Recent times have seen an intense debate flaring up amongst UK authors and professionals from the publishing sector on the sponsorship of literature festivals. Fossil Free Books, a body established to convince the publishing world to cease ties with the fossil fuel sector, has expanded its activities to protest against Israel’s continuing violence and displacement in Gaza. They began outreach to authors who were scheduled to participate at the Hay and Edinburgh literature festivals, urging them to collectively push investment management firm Baillie Gifford – a significant benefactor of these festivals – to withdraw its investments from the fossil fuel sector and businesses that, as they describe, exploit from “Israeli apartheid, occupation and genocide”. Numerous authors withdrew or considered withdrawing from their engagements, leading Hay to sever ties with Baillie Gifford. Soon after, Edinburgh also ended its relationship with the firm under pressure from activists, an action followed by other smaller events like Cheltenham and Borders. However, Baillie Gifford remains the lone supporter for the Baillie Gifford Prize, the most distinguished award for non-fiction writing in the UK.

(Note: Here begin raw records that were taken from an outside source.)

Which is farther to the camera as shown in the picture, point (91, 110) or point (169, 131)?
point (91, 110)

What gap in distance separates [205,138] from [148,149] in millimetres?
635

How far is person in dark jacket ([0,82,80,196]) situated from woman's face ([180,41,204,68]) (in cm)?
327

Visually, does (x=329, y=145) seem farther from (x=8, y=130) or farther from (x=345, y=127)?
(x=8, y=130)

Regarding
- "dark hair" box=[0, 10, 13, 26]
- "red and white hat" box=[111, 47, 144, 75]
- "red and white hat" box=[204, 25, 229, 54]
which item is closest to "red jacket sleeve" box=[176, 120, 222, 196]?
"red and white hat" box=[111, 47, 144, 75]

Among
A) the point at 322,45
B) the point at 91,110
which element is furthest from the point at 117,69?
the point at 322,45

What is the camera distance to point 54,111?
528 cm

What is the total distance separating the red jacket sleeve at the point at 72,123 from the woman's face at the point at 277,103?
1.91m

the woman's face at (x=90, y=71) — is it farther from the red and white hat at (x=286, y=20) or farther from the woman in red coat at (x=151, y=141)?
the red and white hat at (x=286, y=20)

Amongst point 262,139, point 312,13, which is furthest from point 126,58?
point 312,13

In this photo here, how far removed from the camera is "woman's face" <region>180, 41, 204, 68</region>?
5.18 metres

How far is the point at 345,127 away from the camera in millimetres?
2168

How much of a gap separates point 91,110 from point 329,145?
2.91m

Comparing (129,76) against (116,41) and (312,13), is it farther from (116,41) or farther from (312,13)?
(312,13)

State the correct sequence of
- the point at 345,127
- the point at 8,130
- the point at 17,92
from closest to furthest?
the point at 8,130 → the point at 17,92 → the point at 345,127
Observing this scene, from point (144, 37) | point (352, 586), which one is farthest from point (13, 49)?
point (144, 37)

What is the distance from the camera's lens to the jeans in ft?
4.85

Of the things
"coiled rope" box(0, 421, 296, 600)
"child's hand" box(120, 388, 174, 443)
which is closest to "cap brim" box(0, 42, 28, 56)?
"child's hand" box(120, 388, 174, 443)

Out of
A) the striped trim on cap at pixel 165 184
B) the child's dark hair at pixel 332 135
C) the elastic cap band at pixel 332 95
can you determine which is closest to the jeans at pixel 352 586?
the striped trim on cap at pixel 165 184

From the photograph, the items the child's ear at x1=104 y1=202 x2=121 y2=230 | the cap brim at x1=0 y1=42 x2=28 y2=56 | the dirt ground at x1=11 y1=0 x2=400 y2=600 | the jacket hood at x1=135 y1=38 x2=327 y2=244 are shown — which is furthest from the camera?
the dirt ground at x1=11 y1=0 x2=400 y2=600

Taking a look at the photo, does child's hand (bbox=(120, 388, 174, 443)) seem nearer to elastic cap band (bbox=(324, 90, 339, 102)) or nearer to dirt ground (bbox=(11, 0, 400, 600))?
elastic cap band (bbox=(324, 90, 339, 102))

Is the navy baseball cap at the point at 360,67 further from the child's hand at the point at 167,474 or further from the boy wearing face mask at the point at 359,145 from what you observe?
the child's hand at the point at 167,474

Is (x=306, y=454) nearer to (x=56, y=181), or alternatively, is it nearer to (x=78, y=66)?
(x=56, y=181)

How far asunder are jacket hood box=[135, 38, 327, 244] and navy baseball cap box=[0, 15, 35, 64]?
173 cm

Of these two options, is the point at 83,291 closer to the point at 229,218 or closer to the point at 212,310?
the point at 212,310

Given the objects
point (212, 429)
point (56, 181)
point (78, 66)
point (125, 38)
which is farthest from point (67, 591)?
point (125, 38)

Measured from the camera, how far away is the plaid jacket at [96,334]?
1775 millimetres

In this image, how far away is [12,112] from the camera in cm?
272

As an author currently marketing my latest publication and given my acquaintances in publishing and literature festivals, I cannot avoid being implicated in the matter. Prior to Baillie Gifford terminating its sponsorship with Edinburgh, I considered cancelling my performance at this year’s event after discussing the matter with my publisher. While I experienced no direct pressure from Fossil Free Books, I felt the moral obligation to endorse to some extent the attempts by my colleagues to actively tackle their own industry’s involvement, however minor, with the extraordinary suffering experienced by the populace of Gaza.
It’s fair to say I had mixed feelings about it at first. A long legacy of Conservative cost-cutting has left art events in Britain in a rather uncertain financial state, and since the global health crisis, book festivals have particularly struggled. Whether viewed as manna from heaven or making a pact with the devil, the unfortunate reality is that corporate backing is a significant part of the UK arts scene. The mainstream UK press have often made arguments defending Baillie Gifford, claiming it’s far from the worst offender when it comes to investing in fossil fuels or having links to the Israeli state’s militant actions. When my debut novel was nominated for the Baillie Gifford Prize in 2017, I had the opportunity to meet their team in Edinburgh and found them to be highly intelligent, thoughtful and intriguing. It’s important to recognise, however, that this doesn’t absolve them of responsibility for any morally questionable investments they oversee. They are, after all, just humans like the rest of us, integral to the growing catastrophe that is capitalism.
My viewpoint shifted dramatically after seeing the reaction of British press to the news from Hay and Edinburgh. The Telegraph predictably labelled activists involved as “climate zealots,” which felt more like an automatic ideological response than legitimate criticism. Similarly, a Spectator cartoon depicted two unkempt picketers under a ‘Fossil Free Books’ sign, concerned about a pile of books, accompanied by the joke, “Oh no! We can’t burn them as they’ll produce harmful CO2.”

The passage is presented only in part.